Beetles and badges

The air-cooled VW Beetle, like the Model-T Ford and the original Issigonis Mini, will still be held in high regard by many of us. So it is opportune that Veloce Publishing have published a large-format book in the Beetle’s memory, Volkswagen — The air-cooled car in colour by Richard Copping. This 171-page book (ISBN 1-904788-92-0, £24.99) covers all the Beetle models, Karmann Ghia, Transporters, buses, ambulances, etc up to the Type 411, in an enormous selection of evocative advertising pictures.

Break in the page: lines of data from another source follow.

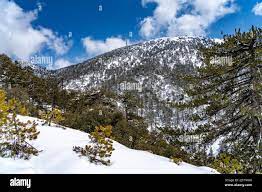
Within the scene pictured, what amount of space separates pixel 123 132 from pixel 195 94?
11638 mm

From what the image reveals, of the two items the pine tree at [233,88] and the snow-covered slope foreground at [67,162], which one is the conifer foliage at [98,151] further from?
the pine tree at [233,88]

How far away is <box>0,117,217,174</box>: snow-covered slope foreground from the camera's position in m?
7.11

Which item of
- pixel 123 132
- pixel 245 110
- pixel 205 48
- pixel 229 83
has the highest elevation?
pixel 205 48

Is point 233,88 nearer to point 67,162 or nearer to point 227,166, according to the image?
point 227,166

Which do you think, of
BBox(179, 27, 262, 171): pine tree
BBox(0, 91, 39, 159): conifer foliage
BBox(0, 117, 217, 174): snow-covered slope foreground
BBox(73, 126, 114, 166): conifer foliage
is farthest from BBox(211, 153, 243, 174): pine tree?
BBox(179, 27, 262, 171): pine tree

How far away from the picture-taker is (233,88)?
61.7 feet

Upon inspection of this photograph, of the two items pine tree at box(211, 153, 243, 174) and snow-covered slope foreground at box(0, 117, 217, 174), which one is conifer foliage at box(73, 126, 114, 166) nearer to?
snow-covered slope foreground at box(0, 117, 217, 174)

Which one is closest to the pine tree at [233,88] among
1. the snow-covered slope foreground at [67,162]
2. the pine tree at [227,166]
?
the pine tree at [227,166]

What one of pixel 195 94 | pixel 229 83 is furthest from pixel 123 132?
pixel 229 83

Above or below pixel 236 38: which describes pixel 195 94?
below

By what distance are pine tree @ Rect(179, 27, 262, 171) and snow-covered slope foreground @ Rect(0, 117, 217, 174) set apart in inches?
354

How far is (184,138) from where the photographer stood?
2138 centimetres
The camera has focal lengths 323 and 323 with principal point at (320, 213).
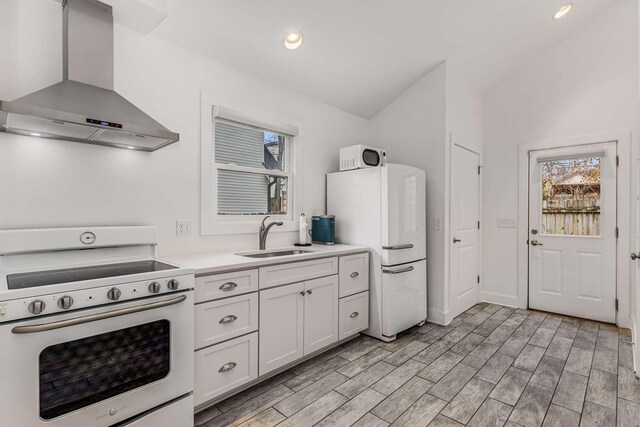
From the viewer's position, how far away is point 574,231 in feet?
12.1

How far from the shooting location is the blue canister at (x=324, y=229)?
3152 millimetres

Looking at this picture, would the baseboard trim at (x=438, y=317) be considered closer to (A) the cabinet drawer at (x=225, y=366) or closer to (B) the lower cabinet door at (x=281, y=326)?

The illustrations are mostly those of America’s Doyle, Dane and Bernbach and Bernd Reuters, but the clever British advertisement campaigns which I remember are omitted. This jolly look-back will entertain Beetle buffs for a long time; the production and colour are superb. The text describes VW history and there is a long list of brochures from 1938, and a VW bibliography. Enough to almost bring tears to the eyes of those who, as I did, enthused 100 per cent over Beetleing, and to those still doing so.

Another new Veloce book is Autodrome by SS Collins and Gavin D Ireland, about some of the lost race circuits of Europe such as Brooklands, Monza, Reims, the Nürburgring, and five other tracks as they appear now, some showing the effects of years of neglect.

Such rediscovery is an interesting exercise, originally started by the MG enthusiast Haywood in 1934 in The Autocar and continued by MotorSport in recent times. The Veloce book is hard cover, with very large, well-reproduced black-and-white and colour pictures, but I hope a ghost with head hanging off does not really haunt what is left of Brooklands Track, however much the Museum’s Torchlight Tours may expect to see it…

In 1970 Tim Nicholson’s Car Badges of the World (Cassell & Co Ltd), illustrated those of different makes the world over, and later there was a book depicting mascots. Now, to bring us up to date, Giles Chapman’s Car Badges — The ultimate guide to automotive logos worldwide has its 125 logos illustrated in small but correctly-coloured pictures, and each car from Abarth to Zagato described on a full page. The publishers of this massive, valuable and interesting 320-page reference work are Merrell of London and New York; the ISBN number is 1-85894-275-6. The book’s £12.95 price belies the top quality and fine pictures.